O grupo Rimini Protokoll deu uma nova dinâmica ao Teatro Documental através dos seus trabalhos. A linha estética do grupo é conhecida como o Teatro do Momento Presente, ou Theater der Zeit, em alemão, também tido como um movimento dentro do Teatro Documental. O grupo se debruça sobre o momento presente dentro do palco, pois sua base documental encontra-se em plenas funções de protagonismo em cena. Ao invés de colocar em cena um ator para representar uma determinada realidade, embasado pelo texto e pela atmosfera cênica criadas em função do material documentado a respeito do tema, o grupo coloca o próprio agente da realidade retratada, para que ele próprio apresente seu contexto da maneira que sabe fazê-lo.

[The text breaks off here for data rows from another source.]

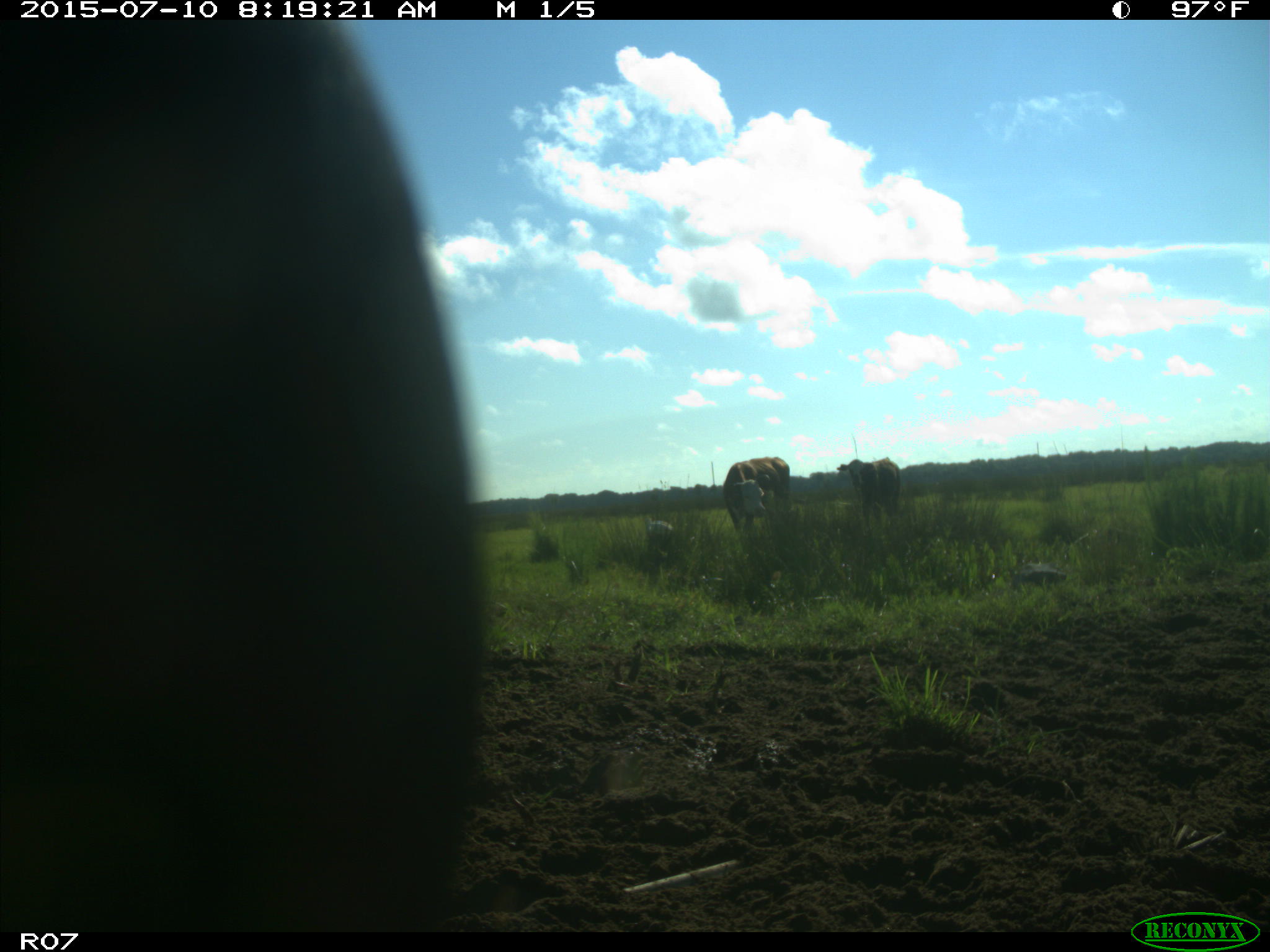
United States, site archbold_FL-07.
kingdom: Animalia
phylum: Chordata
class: Mammalia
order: Artiodactyla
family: Bovidae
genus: Bos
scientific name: Bos taurus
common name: domestic cow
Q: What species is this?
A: Bos taurus (domestic cow).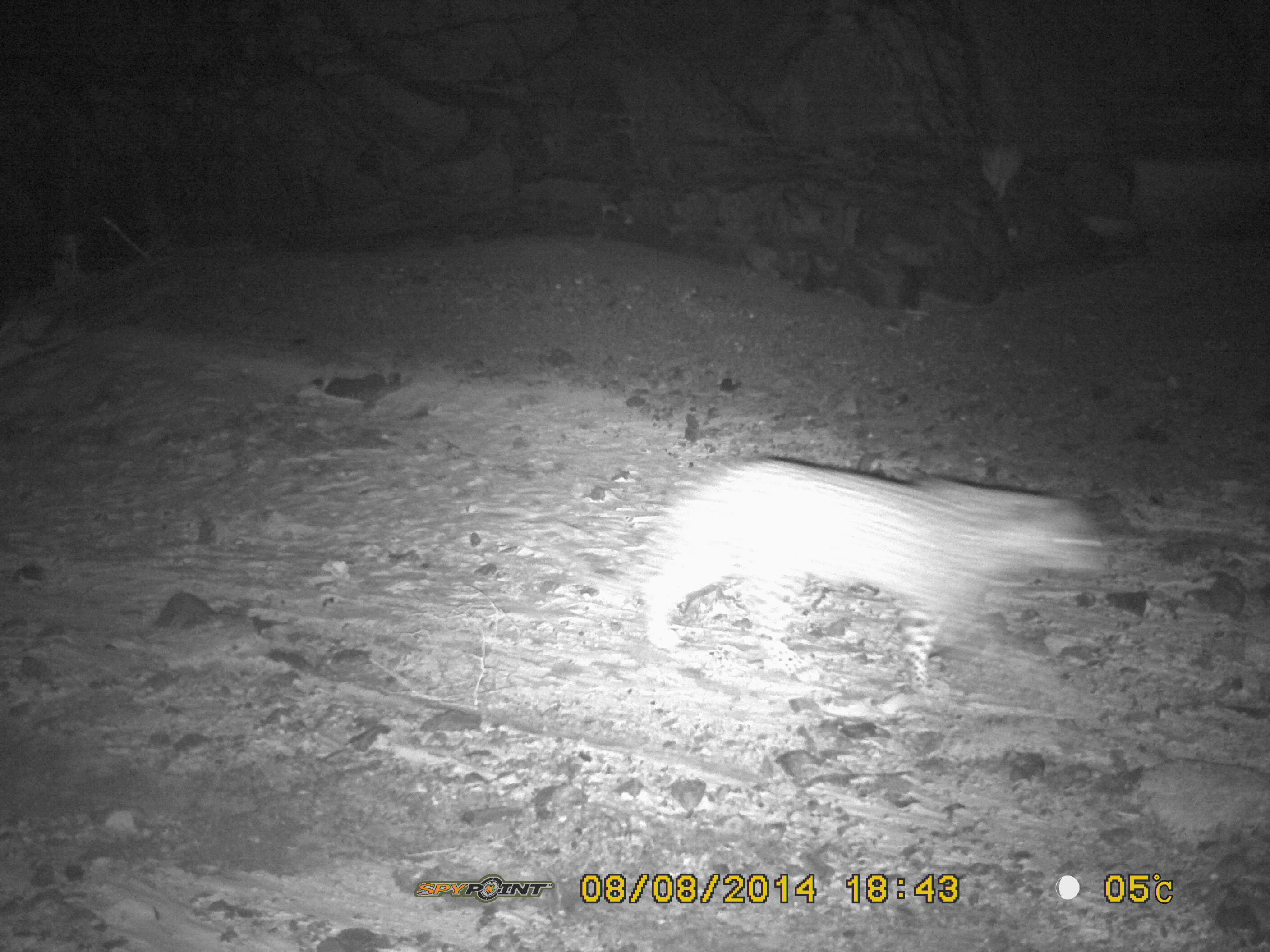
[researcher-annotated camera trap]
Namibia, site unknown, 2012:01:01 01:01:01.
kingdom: Animalia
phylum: Chordata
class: Mammalia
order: Carnivora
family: Felidae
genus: Panthera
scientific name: Panthera pardus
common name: leopard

Ainda que não seja um ator profissional, este não-ator é um representante direto de um determinado contexto e que, portanto, teria embasamento para apresentar tal contexto veridicamente e autenticamente em cena. Por isso que estes não-atores são chamados de “Especialistas do Cotidiano”: embora não sejam especialistas na arte de representar, são especialistas nas atividades que apresentam em cena dentro do contexto geral criado pelo grupo para cada espetáculo.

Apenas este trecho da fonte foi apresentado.